── TEXT SECTION ──

During all of my posts on Medical Cannabis there have been may references to Sativex – the only LEGAL medical Cannabis preparation in NZ – so I thought it was time to delve deeply into the product and explain it – and why it is an incomplete solution to the problem of medical Cannabis in NZ.

Sativex – with the scientific name nabixomols is essentially hash oil in a mouth spray designed and patented by GW Pharma. Grown in high quality conditions – mould (bud rot) and pesticide use is controlled –  just like at other high end medical Cannabis growing companies. Bedrocan from the Netherlands and Canada and Tikkun Olam from Israel also grow the plants to similarly tight conditions – so firstly the growing phase is not particularly special or unique.

To quote Kevin Hague ‘If they can do it- there seems to be no reason why New Zealand – a country that prides itself on high-quality primary production – cannot’.

───
── RECORD SET ──

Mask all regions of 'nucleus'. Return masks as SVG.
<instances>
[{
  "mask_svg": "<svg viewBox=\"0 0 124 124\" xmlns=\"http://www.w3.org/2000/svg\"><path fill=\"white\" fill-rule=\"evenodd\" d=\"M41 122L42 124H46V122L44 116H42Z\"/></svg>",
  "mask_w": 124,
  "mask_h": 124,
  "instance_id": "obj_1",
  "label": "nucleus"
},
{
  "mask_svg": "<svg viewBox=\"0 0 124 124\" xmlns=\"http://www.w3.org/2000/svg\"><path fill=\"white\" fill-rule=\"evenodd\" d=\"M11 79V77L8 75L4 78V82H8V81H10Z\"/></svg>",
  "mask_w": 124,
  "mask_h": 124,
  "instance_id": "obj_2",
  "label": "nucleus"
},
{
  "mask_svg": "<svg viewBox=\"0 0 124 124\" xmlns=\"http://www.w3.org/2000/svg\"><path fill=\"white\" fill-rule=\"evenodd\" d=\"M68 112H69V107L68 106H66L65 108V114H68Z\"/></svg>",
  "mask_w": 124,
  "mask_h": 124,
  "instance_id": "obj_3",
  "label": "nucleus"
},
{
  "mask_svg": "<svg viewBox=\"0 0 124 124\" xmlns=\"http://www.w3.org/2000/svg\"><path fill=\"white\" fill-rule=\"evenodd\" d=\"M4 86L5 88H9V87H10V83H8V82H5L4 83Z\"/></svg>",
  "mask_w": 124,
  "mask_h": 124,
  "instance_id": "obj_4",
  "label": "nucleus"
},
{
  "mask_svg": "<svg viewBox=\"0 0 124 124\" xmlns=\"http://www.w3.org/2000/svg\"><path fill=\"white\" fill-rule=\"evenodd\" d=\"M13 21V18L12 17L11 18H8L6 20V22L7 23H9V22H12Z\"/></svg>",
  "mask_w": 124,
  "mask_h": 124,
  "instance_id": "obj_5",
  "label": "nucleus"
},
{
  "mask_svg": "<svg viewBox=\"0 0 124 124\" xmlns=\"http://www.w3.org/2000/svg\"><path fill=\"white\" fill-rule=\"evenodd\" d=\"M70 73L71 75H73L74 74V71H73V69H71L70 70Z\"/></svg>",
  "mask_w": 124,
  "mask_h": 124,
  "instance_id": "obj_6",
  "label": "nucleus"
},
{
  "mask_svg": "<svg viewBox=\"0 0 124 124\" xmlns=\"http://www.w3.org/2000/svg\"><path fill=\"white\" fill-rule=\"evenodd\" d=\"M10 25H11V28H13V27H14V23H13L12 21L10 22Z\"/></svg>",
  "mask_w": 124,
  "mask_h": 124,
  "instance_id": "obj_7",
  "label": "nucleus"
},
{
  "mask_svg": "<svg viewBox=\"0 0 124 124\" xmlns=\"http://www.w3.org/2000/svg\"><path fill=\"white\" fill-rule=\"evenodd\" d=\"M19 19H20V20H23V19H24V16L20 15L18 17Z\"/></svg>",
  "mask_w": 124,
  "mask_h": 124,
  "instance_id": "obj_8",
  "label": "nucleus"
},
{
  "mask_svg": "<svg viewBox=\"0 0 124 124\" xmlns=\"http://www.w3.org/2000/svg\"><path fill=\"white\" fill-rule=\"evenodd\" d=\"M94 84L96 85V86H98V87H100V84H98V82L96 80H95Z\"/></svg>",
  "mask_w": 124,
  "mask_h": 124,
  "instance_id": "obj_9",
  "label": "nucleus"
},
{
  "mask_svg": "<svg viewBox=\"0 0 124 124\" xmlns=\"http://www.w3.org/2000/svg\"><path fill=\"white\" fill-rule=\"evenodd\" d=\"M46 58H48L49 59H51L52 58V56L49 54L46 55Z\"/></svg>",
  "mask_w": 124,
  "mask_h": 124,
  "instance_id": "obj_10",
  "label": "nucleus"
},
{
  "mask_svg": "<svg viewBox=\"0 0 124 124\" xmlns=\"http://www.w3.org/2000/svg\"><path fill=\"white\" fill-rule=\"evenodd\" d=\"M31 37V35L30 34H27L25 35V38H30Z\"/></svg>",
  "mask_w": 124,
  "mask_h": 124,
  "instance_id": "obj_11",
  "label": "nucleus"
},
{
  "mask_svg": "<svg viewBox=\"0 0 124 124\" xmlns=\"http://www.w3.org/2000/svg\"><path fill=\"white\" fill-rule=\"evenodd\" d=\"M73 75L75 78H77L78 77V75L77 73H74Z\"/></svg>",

───

Update the text about Sativex, starting at "During all of" and ending at "Cannabis in NZ.", with "NZ" changed to "New Zealand". The material was taken from a different source than the text.

*ANSWER BELOW*:
During all of my posts on Medical Cannabis there have been may references to Sativex – the only LEGAL medical Cannabis preparation in New Zealand – so I thought it was time to delve deeply into the product and explain it – and why it is an incomplete solution to the problem of medical Cannabis in New Zealand.